While this chapter focuses heavily on document similarity–that is, documents expressed as a space of sets of k-shingles therefore making Jaccard distance the appropriate metric, the concepts can be adapted to a different space and/or a different metric for distance (e.g., Euclidian space and distance). The choice of space and, hence, distance measure are dependent on the similarity taks being solved. The core requirements for a family of functions to be considered locality-sensitive are:

  1. The functions must be statistically independent–that is, the probability for some response to be given by two or more functions \(P(A \cap B)\) can be estimated to be the product of the probabilities of each of the functions yielding that response, \(P(A)P(B)\).

  2. The functions must–with high probability–make similar pairs to be candidate pairs as opposed to dissimilar pairs.

  3. The functions must be efficient in two aspects:

    • candidate pairs are identified faster than an exhaustive comparison of all pairs.

    • functions can be combined (i.e., according to som OR- and/or AND-construction) to reduce false positives and false negatives.

Furthermore, quoting directly from [RU11], if we let “\(d_1 < d_2\) be two distances according to some distance measure d. A family \(F\) of functions is said to be \((d_1, d_2, p_1, p_2)\)-sensitive if for every \(f\) in \(F\):

  1. If \(d(x, y) ≤ d_1\), then the probability that \(f(x) = f(y)\) is at least \(p_1\).

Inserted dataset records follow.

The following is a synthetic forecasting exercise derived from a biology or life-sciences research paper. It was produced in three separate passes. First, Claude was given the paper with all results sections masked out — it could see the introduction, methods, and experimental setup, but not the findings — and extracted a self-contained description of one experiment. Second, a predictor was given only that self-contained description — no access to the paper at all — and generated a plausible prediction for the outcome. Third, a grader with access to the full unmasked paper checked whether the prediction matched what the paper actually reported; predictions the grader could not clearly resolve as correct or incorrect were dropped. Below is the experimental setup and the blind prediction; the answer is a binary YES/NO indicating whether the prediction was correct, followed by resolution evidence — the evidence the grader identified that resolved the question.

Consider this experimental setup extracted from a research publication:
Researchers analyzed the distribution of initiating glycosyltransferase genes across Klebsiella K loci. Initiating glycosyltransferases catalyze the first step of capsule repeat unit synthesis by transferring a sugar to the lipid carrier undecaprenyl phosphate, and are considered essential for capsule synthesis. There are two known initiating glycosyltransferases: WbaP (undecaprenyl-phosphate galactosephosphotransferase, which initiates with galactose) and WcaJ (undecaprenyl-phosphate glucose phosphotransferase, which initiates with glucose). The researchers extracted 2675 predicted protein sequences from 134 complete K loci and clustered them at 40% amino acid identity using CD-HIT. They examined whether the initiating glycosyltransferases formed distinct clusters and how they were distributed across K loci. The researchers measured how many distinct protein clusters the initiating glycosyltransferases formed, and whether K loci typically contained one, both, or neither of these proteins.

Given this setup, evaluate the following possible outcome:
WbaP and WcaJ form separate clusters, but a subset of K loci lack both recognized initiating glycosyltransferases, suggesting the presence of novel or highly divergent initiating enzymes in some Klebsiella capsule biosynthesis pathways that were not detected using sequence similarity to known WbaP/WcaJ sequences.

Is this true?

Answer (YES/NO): NO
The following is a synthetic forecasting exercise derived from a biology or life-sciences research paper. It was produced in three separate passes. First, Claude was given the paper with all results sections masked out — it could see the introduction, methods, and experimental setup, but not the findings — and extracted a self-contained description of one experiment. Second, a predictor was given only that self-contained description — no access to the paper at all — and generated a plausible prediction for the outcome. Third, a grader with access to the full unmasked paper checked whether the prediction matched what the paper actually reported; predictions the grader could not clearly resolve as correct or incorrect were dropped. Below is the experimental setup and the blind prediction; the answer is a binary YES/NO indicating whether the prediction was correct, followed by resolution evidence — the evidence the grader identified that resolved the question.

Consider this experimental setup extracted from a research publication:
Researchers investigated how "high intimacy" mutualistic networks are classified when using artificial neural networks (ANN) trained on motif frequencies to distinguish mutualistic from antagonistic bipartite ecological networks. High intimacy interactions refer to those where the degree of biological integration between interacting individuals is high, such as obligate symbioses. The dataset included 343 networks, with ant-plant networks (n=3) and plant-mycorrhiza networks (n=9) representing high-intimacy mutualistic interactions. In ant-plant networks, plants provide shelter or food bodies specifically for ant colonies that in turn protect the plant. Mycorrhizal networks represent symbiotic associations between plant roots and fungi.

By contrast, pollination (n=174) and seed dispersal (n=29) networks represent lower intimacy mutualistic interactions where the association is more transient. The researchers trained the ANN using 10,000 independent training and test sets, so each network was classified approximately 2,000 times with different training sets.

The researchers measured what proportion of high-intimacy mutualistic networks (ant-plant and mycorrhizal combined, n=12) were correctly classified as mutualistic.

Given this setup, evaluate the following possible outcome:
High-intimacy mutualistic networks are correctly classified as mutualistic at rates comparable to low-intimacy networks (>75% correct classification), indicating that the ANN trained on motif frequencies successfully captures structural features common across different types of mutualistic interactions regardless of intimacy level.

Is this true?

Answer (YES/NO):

  2. If \(d(x, y) ≥ d_2\), then the probability that \(f(x) = f(y)\) is at most \(p_2\).

Now, we recall that the minhash family of functions estimate the Jaccard similarity–which is the probability that two sets are similar, \(h(S_1) = h(S_2)\), given their items. Relating it to the above definition, we can view such similarity as to be indicative of two sets being close in distance on a space of sets. In such a space, the probability that two sets are similar–that is, their Jaccard similarity, \(\text{SIM}(S_1, S_2)\) can be transformed into the Jaccard distance measure by \(1 - \text{SIM}(S_1, S_2)\). Hence, the minhash family of functions is said to be \((d_1, d_2, 1 - d_1, 1 - d_2)\)-sensitive where \(d\) is the Jaccard distance.